═════ Record extracts

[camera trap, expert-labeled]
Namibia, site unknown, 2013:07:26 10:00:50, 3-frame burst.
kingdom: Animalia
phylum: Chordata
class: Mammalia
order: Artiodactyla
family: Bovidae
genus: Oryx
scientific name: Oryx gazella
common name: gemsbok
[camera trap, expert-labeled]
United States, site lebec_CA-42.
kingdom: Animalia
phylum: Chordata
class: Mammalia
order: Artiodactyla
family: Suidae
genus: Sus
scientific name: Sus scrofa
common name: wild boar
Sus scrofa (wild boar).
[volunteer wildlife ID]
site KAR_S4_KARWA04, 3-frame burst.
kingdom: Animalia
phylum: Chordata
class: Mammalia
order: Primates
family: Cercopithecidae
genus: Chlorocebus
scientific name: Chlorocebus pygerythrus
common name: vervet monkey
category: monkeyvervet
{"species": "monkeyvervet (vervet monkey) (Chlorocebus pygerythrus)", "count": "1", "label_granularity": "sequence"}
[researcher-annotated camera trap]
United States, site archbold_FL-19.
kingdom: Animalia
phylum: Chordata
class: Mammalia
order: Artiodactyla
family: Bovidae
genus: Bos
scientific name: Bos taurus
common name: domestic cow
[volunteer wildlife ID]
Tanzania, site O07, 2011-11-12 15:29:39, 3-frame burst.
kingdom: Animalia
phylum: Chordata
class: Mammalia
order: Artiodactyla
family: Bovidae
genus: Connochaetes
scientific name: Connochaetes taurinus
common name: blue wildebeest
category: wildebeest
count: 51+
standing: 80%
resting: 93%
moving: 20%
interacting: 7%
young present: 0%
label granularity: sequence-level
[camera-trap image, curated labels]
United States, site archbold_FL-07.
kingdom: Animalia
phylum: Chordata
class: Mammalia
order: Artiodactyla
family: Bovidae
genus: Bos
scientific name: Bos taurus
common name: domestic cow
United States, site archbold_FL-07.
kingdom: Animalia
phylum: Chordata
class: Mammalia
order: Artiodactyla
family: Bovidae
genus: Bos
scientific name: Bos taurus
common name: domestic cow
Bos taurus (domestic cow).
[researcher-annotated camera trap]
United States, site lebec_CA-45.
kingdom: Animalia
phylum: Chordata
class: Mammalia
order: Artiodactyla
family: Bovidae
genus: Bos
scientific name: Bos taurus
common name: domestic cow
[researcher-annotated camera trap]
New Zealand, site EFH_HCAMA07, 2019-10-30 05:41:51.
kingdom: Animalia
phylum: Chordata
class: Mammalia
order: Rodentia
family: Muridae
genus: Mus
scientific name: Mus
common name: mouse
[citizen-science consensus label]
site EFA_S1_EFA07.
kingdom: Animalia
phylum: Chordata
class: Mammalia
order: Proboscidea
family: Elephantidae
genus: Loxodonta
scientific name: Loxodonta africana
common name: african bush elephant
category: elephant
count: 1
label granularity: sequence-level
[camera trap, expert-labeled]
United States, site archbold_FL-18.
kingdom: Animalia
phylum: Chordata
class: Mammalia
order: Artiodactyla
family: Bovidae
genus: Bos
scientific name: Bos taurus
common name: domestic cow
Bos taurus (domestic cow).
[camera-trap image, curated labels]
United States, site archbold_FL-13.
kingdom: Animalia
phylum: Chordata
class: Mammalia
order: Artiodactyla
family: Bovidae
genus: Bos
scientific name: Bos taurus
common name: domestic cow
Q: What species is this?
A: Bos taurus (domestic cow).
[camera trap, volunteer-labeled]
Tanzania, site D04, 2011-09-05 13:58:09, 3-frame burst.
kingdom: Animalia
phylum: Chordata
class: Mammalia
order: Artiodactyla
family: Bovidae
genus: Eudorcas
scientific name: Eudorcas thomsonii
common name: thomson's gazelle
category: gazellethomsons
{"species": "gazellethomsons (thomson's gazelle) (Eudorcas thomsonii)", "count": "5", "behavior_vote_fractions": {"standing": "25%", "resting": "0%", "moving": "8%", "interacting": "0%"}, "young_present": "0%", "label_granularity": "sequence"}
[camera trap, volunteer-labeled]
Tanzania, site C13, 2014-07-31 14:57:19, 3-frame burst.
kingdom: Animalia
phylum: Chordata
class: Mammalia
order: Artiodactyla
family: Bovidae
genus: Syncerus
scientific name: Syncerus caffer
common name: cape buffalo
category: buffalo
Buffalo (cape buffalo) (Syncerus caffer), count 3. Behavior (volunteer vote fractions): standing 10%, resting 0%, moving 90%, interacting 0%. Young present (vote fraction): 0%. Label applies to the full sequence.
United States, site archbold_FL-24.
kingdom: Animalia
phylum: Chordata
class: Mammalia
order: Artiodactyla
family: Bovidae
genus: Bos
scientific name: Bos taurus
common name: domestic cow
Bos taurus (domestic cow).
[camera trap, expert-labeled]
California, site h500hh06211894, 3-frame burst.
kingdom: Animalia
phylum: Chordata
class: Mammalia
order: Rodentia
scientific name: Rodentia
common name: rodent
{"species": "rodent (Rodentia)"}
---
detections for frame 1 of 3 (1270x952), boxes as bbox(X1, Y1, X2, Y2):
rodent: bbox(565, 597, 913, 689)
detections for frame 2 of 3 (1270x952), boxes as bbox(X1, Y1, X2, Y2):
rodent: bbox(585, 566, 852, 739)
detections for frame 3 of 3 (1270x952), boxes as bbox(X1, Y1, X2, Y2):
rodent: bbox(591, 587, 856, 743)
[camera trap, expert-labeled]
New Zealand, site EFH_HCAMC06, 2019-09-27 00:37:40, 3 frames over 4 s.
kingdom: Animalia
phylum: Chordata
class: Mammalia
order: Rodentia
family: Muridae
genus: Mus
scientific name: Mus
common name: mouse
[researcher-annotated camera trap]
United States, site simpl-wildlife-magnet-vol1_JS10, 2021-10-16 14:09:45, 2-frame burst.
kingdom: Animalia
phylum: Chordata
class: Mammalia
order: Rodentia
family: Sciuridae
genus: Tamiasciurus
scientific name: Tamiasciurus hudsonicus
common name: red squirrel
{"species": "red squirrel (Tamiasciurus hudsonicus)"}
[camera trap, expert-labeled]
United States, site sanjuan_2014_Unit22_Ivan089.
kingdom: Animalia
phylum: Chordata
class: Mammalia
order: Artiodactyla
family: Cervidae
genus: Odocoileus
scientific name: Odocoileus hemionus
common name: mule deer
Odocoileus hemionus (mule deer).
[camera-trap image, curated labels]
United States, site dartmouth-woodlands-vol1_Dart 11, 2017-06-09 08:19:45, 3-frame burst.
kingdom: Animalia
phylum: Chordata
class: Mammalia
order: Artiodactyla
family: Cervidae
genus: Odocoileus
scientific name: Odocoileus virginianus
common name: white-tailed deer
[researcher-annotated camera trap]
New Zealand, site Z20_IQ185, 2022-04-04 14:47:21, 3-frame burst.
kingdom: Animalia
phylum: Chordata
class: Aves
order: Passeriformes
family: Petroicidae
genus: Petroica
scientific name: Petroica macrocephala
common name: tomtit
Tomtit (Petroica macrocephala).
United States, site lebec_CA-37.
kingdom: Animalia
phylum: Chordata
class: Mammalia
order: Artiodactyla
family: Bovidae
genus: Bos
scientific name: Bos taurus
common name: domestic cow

══════════

**Work instructions:** Print the entire set of records again, exactly.

**Reply to the exercise:**
[camera trap, expert-labeled]
Namibia, site unknown, 2013:07:26 10:00:50, 3-frame burst.
kingdom: Animalia
phylum: Chordata
class: Mammalia
order: Artiodactyla
family: Bovidae
genus: Oryx
scientific name: Oryx gazella
common name: gemsbok
[camera trap, expert-labeled]
United States, site lebec_CA-42.
kingdom: Animalia
phylum: Chordata
class: Mammalia
order: Artiodactyla
family: Suidae
genus: Sus
scientific name: Sus scrofa
common name: wild boar
Sus scrofa (wild boar).
[volunteer wildlife ID]
site KAR_S4_KARWA04, 3-frame burst.
kingdom: Animalia
phylum: Chordata
class: Mammalia
order: Primates
family: Cercopithecidae
genus: Chlorocebus
scientific name: Chlorocebus pygerythrus
common name: vervet monkey
category: monkeyvervet
{"species": "monkeyvervet (vervet monkey) (Chlorocebus pygerythrus)", "count": "1", "label_granularity": "sequence"}
[researcher-annotated camera trap]
United States, site archbold_FL-19.
kingdom: Animalia
phylum: Chordata
class: Mammalia
order: Artiodactyla
family: Bovidae
genus: Bos
scientific name: Bos taurus
common name: domestic cow
[volunteer wildlife ID]
Tanzania, site O07, 2011-11-12 15:29:39, 3-frame burst.
kingdom: Animalia
phylum: Chordata
class: Mammalia
order: Artiodactyla
family: Bovidae
genus: Connochaetes
scientific name: Connochaetes taurinus
common name: blue wildebeest
category: wildebeest
count: 51+
standing: 80%
resting: 93%
moving: 20%
interacting: 7%
young present: 0%
label granularity: sequence-level
[camera-trap image, curated labels]
United States, site archbold_FL-07.
kingdom: Animalia
phylum: Chordata
class: Mammalia
order: Artiodactyla
family: Bovidae
genus: Bos
scientific name: Bos taurus
common name: domestic cow
United States, site archbold_FL-07.
kingdom: Animalia
phylum: Chordata
class: Mammalia
order: Artiodactyla
family: Bovidae
genus: Bos
scientific name: Bos taurus
common name: domestic cow
Bos taurus (domestic cow).
[researcher-annotated camera trap]
United States, site lebec_CA-45.
kingdom: Animalia
phylum: Chordata
class: Mammalia
order: Artiodactyla
family: Bovidae
genus: Bos
scientific name: Bos taurus
common name: domestic cow
[researcher-annotated camera trap]
New Zealand, site EFH_HCAMA07, 2019-10-30 05:41:51.
kingdom: Animalia
phylum: Chordata
class: Mammalia
order: Rodentia
family: Muridae
genus: Mus
scientific name: Mus
common name: mouse
[citizen-science consensus label]
site EFA_S1_EFA07.
kingdom: Animalia
phylum: Chordata
class: Mammalia
order: Proboscidea
family: Elephantidae
genus: Loxodonta
scientific name: Loxodonta africana
common name: african bush elephant
category: elephant
count: 1
label granularity: sequence-level
[camera trap, expert-labeled]
United States, site archbold_FL-18.
kingdom: Animalia
phylum: Chordata
class: Mammalia
order: Artiodactyla
family: Bovidae
genus: Bos
scientific name: Bos taurus
common name: domestic cow
Bos taurus (domestic cow).
[camera-trap image, curated labels]
United States, site archbold_FL-13.
kingdom: Animalia
phylum: Chordata
class: Mammalia
order: Artiodactyla
family: Bovidae
genus: Bos
scientific name: Bos taurus
common name: domestic cow
Q: What species is this?
A: Bos taurus (domestic cow).
[camera trap, volunteer-labeled]
Tanzania, site D04, 2011-09-05 13:58:09, 3-frame burst.
kingdom: Animalia
phylum: Chordata
class: Mammalia
order: Artiodactyla
family: Bovidae
genus: Eudorcas
scientific name: Eudorcas thomsonii
common name: thomson's gazelle
category: gazellethomsons
{"species": "gazellethomsons (thomson's gazelle) (Eudorcas thomsonii)", "count": "5", "behavior_vote_fractions": {"standing": "25%", "resting": "0%", "moving": "8%", "interacting": "0%"}, "young_present": "0%", "label_granularity": "sequence"}
[camera trap, volunteer-labeled]
Tanzania, site C13, 2014-07-31 14:57:19, 3-frame burst.
kingdom: Animalia
phylum: Chordata
class: Mammalia
order: Artiodactyla
family: Bovidae
genus: Syncerus
scientific name: Syncerus caffer
common name: cape buffalo
category: buffalo
Buffalo (cape buffalo) (Syncerus caffer), count 3. Behavior (volunteer vote fractions): standing 10%, resting 0%, moving 90%, interacting 0%. Young present (vote fraction): 0%. Label applies to the full sequence.
United States, site archbold_FL-24.
kingdom: Animalia
phylum: Chordata
class: Mammalia
order: Artiodactyla
family: Bovidae
genus: Bos
scientific name: Bos taurus
common name: domestic cow
Bos taurus (domestic cow).
[camera trap, expert-labeled]
California, site h500hh06211894, 3-frame burst.
kingdom: Animalia
phylum: Chordata
class: Mammalia
order: Rodentia
scientific name: Rodentia
common name: rodent
{"species": "rodent (Rodentia)"}
---
detections for frame 1 of 3 (1270x952), boxes as bbox(X1, Y1, X2, Y2):
rodent: bbox(565, 597, 913, 689)
detections for frame 2 of 3 (1270x952), boxes as bbox(X1, Y1, X2, Y2):
rodent: bbox(585, 566, 852, 739)
detections for frame 3 of 3 (1270x952), boxes as bbox(X1, Y1, X2, Y2):
rodent: bbox(591, 587, 856, 743)
[camera trap, expert-labeled]
New Zealand, site EFH_HCAMC06, 2019-09-27 00:37:40, 3 frames over 4 s.
kingdom: Animalia
phylum: Chordata
class: Mammalia
order: Rodentia
family: Muridae
genus: Mus
scientific name: Mus
common name: mouse
[researcher-annotated camera trap]
United States, site simpl-wildlife-magnet-vol1_JS10, 2021-10-16 14:09:45, 2-frame burst.
kingdom: Animalia
phylum: Chordata
class: Mammalia
order: Rodentia
family: Sciuridae
genus: Tamiasciurus
scientific name: Tamiasciurus hudsonicus
common name: red squirrel
{"species": "red squirrel (Tamiasciurus hudsonicus)"}
[camera trap, expert-labeled]
United States, site sanjuan_2014_Unit22_Ivan089.
kingdom: Animalia
phylum: Chordata
class: Mammalia
order: Artiodactyla
family: Cervidae
genus: Odocoileus
scientific name: Odocoileus hemionus
common name: mule deer
Odocoileus hemionus (mule deer).
[camera-trap image, curated labels]
United States, site dartmouth-woodlands-vol1_Dart 11, 2017-06-09 08:19:45, 3-frame burst.
kingdom: Animalia
phylum: Chordata
class: Mammalia
order: Artiodactyla
family: Cervidae
genus: Odocoileus
scientific name: Odocoileus virginianus
common name: white-tailed deer
[researcher-annotated camera trap]
New Zealand, site Z20_IQ185, 2022-04-04 14:47:21, 3-frame burst.
kingdom: Animalia
phylum: Chordata
class: Aves
order: Passeriformes
family: Petroicidae
genus: Petroica
scientific name: Petroica macrocephala
common name: tomtit
Tomtit (Petroica macrocephala).
United States, site lebec_CA-37.
kingdom: Animalia
phylum: Chordata
class: Mammalia
order: Artiodactyla
family: Bovidae
genus: Bos
scientific name: Bos taurus
common name: domestic cow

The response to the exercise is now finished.